EVENING NIGHTCAP: 2025 Color Of The Year. Ruh-Roh...Jay Z In Deep Trouble.

 

► The Pantone Color Institute announced that Pantone #17-230 (Govt Name: Mocha Mousse) is the 2025 Color of the Year. Seems fitting that a hoity toity shade of brown was selected given how shitty 2024 is ending; and that 2025 isn't looking any better with the corrupt clown car that's coming to the US government. I think the brainiacs at the PCI selected this color because it will represent the state of the world next year and the dingleberries that will be hanging off the anus of democracy. A spokesho for the PCI had this to say about Mocha Mousse, which reads like a load of pretentious hooey.  Read More

"Mocha Mousse nurtures with its suggestion of the delectable quality of cacao, chocolate and coffee, appealing to our desire for comfort. Sophisticated and lush, yet at the same time an unpretentious classic, PANTONE 17-1230 Mocha Mousse extends our perceptions of the browns from being humble and grounded to embrace the aspirational and luxe."

Pantone names its colour of the year each December. (From Pantone via CNN Newsource)
Photo: Pantone via CNN Newsource/CTV News.ca

Comment:  I would not paint a bathroom this color...or yellow for that matter. They're too closely associated with bodily functions. One time I went to a dinner party and the guest bathroom at the house was painted a really dark brown.  I felt like I was inside a giant caca.  Maybe the owners thought it was an inspiring color for doing a #2.  Back to Mocha Mousse: To me, it's  just a"meh" color.  I would not use the words "aspirational and luxe" to describe it. I would describe it as, "too much cream in my coffee".  On the bright side, I do love chocolate mousse and anything mocha...so there's that. 

Image of with the casual indifference of these muted earth tones


► Seems like karma is catching up to Joe Camel (Govt. Name: Shawn Carter aka Jay Z). He's being dragged into the Sean "Diddy" Combs mess by being accused of assault and other d-bag behavior. A civil lawsuit has been filed by the victim. She alleges that in 2000 (when she a very young teen and Jay Z was 31), she was drugged and repeatedly assaulted by both Diddy and Jay Z at an MTV after party. The victim also claims that a famous female celeb stood by with her thumb up her ass and did nothing. The victim has not disclosed who the female celeb is.
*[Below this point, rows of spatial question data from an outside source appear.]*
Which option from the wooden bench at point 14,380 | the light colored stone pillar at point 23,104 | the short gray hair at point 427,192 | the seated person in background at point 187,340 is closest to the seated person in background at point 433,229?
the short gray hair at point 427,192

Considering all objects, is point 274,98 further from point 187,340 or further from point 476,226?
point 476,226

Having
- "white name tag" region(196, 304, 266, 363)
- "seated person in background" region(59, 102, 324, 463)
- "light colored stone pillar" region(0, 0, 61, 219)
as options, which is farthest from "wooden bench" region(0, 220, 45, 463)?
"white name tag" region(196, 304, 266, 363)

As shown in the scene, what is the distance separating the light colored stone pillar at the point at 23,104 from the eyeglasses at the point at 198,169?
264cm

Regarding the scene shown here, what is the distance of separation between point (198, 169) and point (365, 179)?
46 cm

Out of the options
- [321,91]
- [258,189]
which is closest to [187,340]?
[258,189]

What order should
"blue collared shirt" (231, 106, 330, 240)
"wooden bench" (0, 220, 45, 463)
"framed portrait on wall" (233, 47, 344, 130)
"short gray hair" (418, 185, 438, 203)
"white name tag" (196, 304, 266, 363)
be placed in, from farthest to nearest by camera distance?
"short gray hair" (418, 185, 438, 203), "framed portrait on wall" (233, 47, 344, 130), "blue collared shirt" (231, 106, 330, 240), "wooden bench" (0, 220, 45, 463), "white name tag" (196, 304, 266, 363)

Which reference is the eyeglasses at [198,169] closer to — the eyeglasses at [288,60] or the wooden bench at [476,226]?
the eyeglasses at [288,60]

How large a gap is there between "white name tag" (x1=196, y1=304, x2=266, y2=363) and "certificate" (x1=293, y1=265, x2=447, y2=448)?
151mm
As expected, Jay Z is denying everything.  BeYAWNce has not commented on the allegations.  Read More

Jay-Z is seen before the 2024 Super Bowl football game between the San Francisco 49ers and the Kansas City Chiefs in February, in Las Vegas.
Jay Z, 2024.  Photo: Julio Cortez/AP/NPR.org

Comment:  Looks like we have a contender for December "Shit Bag of the Month" at PW Manor.  I'm not surprised that Jay Z is being dragged into Diddy's mess.  He's always given me vibes of raging aholeitis with a side of debauchery. If the allegations are proven true, I hope the victim gets long overdue justice. Celebrity culture is a cesspool that too often covers up illicit behavior for the sake of profits.